The fundamental insight is that code generation and code review require different 'mindsets,' even for AI models. Models optimized for fast, creative generation tend to take shortcuts on edge cases. Models tuned for analysis and critique tend to be slower and sometimes overly conservative in their suggestions.

By separating these concerns, you get faster iteration without sacrificing code quality. Early adopters of this pattern report catching 30-40% more edge-case bugs compared to using either tool alone, while maintaining the rapid development pace Gemini CLI is known for.

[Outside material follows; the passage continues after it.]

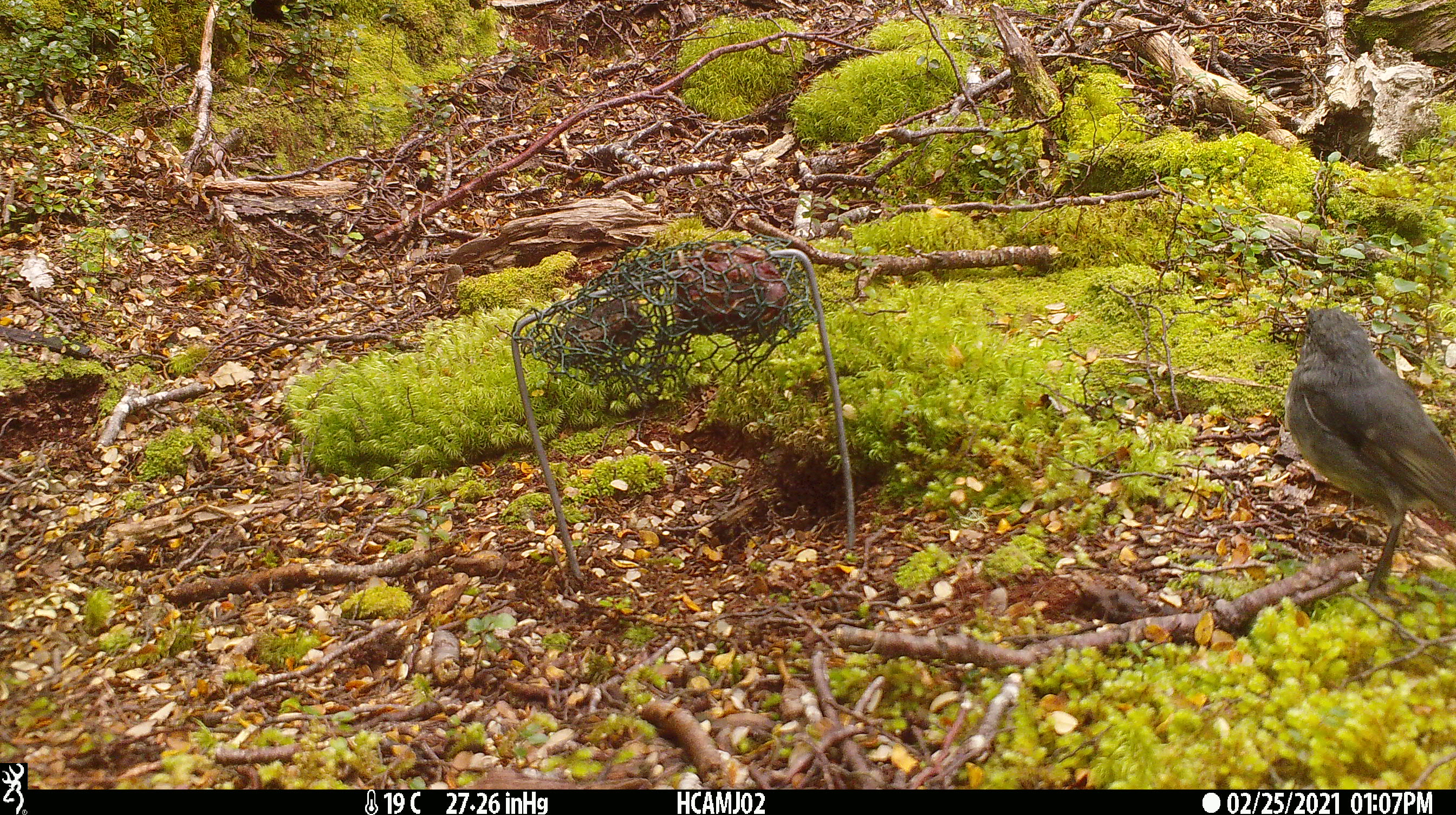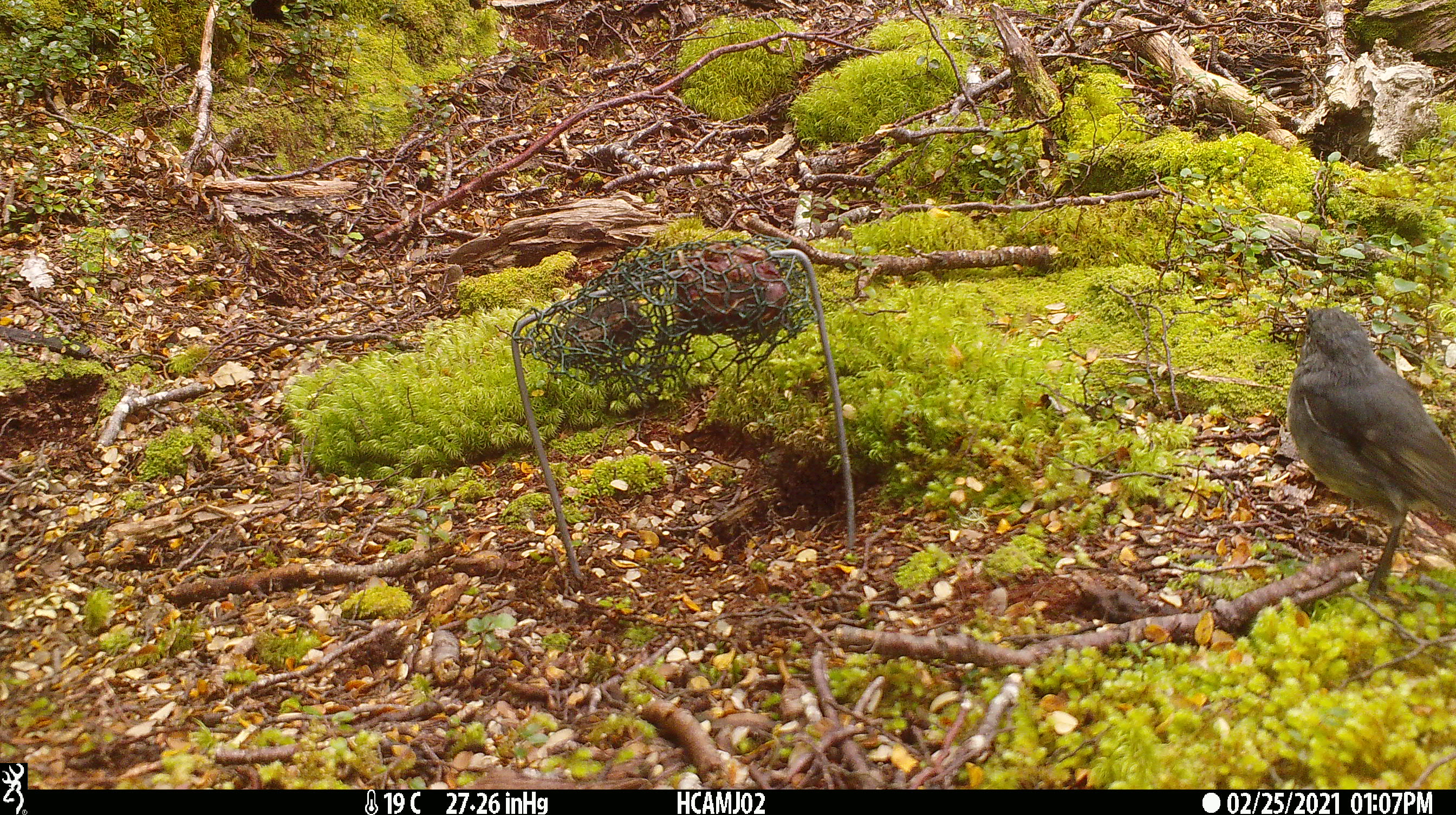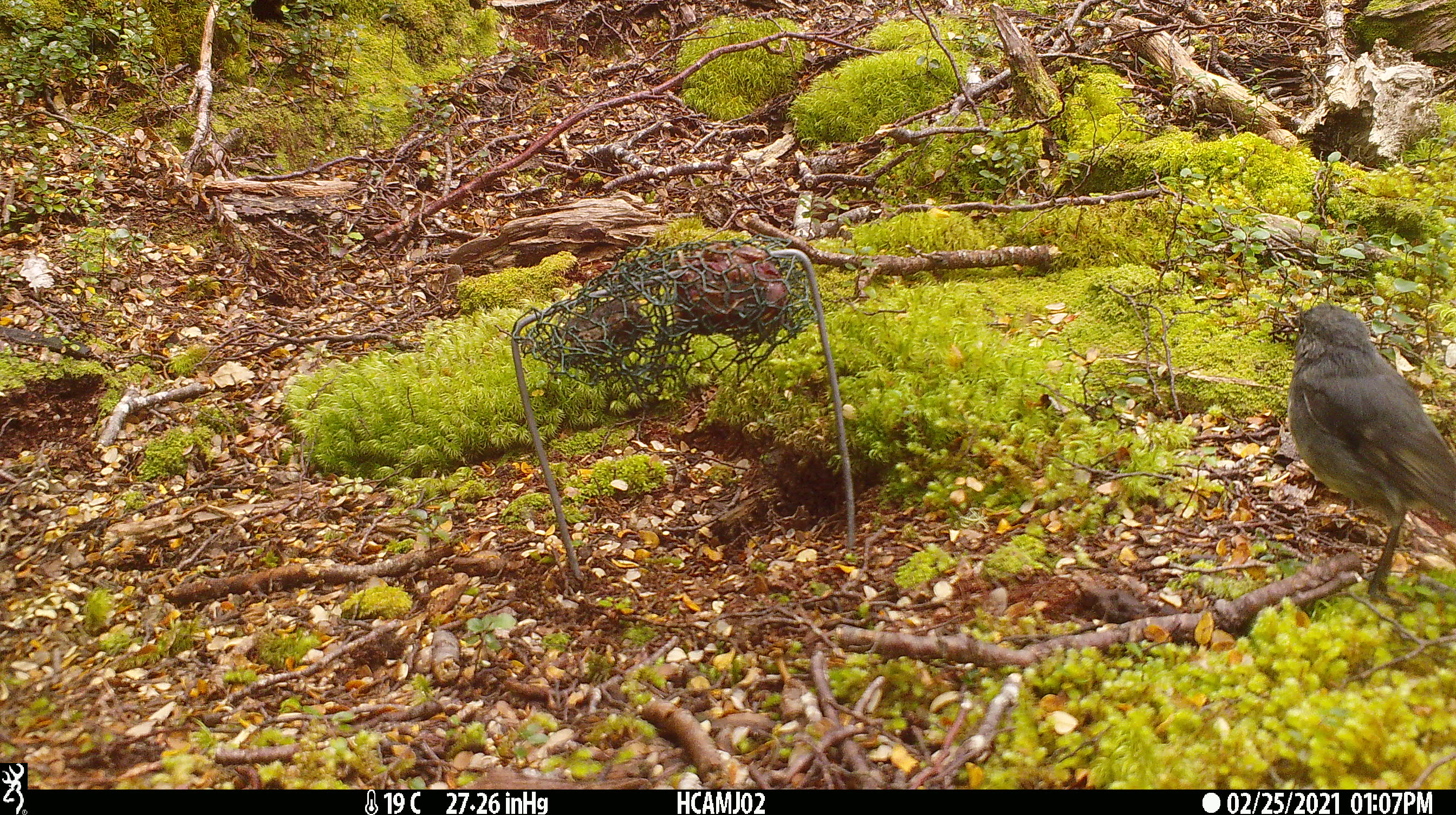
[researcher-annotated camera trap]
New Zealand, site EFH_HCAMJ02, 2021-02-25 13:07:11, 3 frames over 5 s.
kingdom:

Limitations to Keep in Mind

This approach isn't without friction. Managing API keys for two different services adds complexity. Context can sometimes be lost in handoffs between agents, particularly for very large codebases. And the cost of running three agent passes per feature does add up — though it's still significantly cheaper than the bugs you'd ship otherwise.

What's Next for Multi-Agent Coding Workflows

As AI coding tools mature, expect more developers to adopt multi-model workflows rather than betting on a single provider. Google's Gemini CLI already supports custom agent definitions natively, and OpenCode's open-source architecture makes it easy to integrate as a review layer.

The era of 'pick one AI assistant' is ending. The future belongs to developers who treat AI models like team members — assigning each one the role it plays best. If you haven't experimented with multi-agent coding workflows yet, this three-agent pattern is a practical place to start.